Photo Information

A Marine with 1st Battalion, 8th Marine Regiment fires the M249 Squad Automatic Weapon during a company sized combined-arms attack on range SR-9 at Marine corps Base Camp Lejeune, N.C., Sept. 24, 2015. During the training, Alpha Company fired the M4 carbine, the M16 A4 service rifle, M249 Squad Automatic Weapons, M240B machine guns, M2 .50 caliber heavy machine guns, MK19 40mm grenade launchers and M224 60mm lightweight mortar systems.

Photo by Lance Cpl. Miranda Faughn

Prepared for call: 8th Marines maintain deployable capabilities

29 Sep 2015 | Cpl. Krista James The Official United States Marine Corps Public Website

Marines with 1st Battalion, 8th Marine Regiment, conducted a company-sized combined-arms attack on range SR9 at Marine Corps Base Camp Lejeune, Sept. 21-25, 2015.

The training served as the culminating event for Company A to prepare them for an upcoming integrated training exercise in Marine Corps Air Ground Combat Center Twentynine Palms, California.

“The entire company started in one assembly area and we had M224 60mm mortars that called in to say they were suppressing objectives.

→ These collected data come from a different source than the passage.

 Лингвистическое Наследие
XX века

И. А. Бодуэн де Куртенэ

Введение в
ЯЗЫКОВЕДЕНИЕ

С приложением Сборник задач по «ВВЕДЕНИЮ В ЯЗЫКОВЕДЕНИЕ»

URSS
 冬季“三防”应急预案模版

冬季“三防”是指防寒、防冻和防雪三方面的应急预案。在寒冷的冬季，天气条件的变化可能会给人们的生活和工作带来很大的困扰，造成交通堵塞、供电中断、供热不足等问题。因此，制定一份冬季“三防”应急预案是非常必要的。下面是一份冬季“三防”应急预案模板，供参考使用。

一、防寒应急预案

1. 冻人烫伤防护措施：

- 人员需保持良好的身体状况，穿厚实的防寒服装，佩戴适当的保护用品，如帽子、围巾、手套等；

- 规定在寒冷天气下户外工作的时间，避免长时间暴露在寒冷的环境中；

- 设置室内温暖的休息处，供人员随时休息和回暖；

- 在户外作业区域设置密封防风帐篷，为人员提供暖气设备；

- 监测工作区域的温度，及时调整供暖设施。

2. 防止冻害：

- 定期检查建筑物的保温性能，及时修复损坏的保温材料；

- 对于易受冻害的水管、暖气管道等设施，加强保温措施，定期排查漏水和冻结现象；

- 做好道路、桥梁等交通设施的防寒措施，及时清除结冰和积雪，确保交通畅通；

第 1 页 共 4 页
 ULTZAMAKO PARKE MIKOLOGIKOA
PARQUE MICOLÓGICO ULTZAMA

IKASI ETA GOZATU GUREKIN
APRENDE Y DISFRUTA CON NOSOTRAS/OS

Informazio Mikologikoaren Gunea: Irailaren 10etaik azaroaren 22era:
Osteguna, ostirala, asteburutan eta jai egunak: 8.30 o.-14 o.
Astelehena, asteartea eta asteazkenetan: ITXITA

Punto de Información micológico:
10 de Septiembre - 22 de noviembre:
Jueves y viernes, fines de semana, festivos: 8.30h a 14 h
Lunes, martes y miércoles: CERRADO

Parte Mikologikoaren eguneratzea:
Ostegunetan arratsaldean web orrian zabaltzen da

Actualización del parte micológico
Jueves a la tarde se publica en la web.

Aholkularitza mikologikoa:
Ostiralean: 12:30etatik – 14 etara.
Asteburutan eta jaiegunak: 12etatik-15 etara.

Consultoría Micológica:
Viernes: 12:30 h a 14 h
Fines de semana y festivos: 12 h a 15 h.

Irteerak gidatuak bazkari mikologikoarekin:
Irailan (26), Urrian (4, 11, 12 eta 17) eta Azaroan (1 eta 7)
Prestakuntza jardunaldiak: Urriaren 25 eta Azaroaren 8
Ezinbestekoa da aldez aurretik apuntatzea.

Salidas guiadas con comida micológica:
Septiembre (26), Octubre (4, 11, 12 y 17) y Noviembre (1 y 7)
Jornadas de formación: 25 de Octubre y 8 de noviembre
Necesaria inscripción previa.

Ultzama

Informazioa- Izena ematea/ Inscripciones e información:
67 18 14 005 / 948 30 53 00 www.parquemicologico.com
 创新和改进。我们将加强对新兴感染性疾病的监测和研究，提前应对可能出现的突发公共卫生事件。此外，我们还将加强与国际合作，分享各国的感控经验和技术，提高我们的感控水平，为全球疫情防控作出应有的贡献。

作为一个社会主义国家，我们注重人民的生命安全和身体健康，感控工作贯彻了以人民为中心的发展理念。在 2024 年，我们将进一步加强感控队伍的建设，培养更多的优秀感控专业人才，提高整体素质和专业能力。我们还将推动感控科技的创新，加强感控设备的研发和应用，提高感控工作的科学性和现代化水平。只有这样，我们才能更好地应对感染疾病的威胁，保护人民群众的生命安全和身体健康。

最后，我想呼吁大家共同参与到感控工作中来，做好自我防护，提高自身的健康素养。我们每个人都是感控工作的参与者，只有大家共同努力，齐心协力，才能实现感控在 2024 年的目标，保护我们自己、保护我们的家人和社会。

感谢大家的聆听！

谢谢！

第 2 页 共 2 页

Once they were suppressed, three platoons moved and attacked each objective while our combined-arms action team came up and helped support us on the objective,” said Sgt. Ross Vermillion, a guide with the battalion. 

The training was all about progression, according to Capt. Mark Paige, Co. A commanding officer. Starting with fire team ranges, the Marines graduated to squad, platoon, and are now executing a company-reinforced range. 

The training is important because it teaches the Marines at the lowest level what a combined-arms attack looks like, added Vermillion.

“Anywhere in the world that we go, if we do some sort of attack, we’ll use all of the tactics and maneuvers that we used today,” said Vermillion. “I believe that as a company, as a whole, we finally got to do a real attack with [live] rounds. Everyone got to see what everyone’s strengths and weaknesses are and how people react in certain situations.

“The hardest part is mentally preparing yourself for such a hard range. It’s a long range even though it wasn’t that hot out, it’s very physically demanding. Every Marine felt it and [was] able to push through it and do [their] job even though it hurt.”

Understanding and conducting a combined-arms exercise is extremely important at all levels of the Marine Corps, according to Paige. Seeing the bigger picture is not something the Marines normally have a chance to do. 

“Combined arms is how the Marine Corps fights so it’s critical for us to understand how to be able to use everything that we have to our advantage. The way we do it differently than [other military branches] is that they do it sequentially and we combine it into one integrated attack,” said Paige. “In a deployed environment it’s just how Marines fight. It’s in our nature to do combined arms so this is exactly the training we need to have.”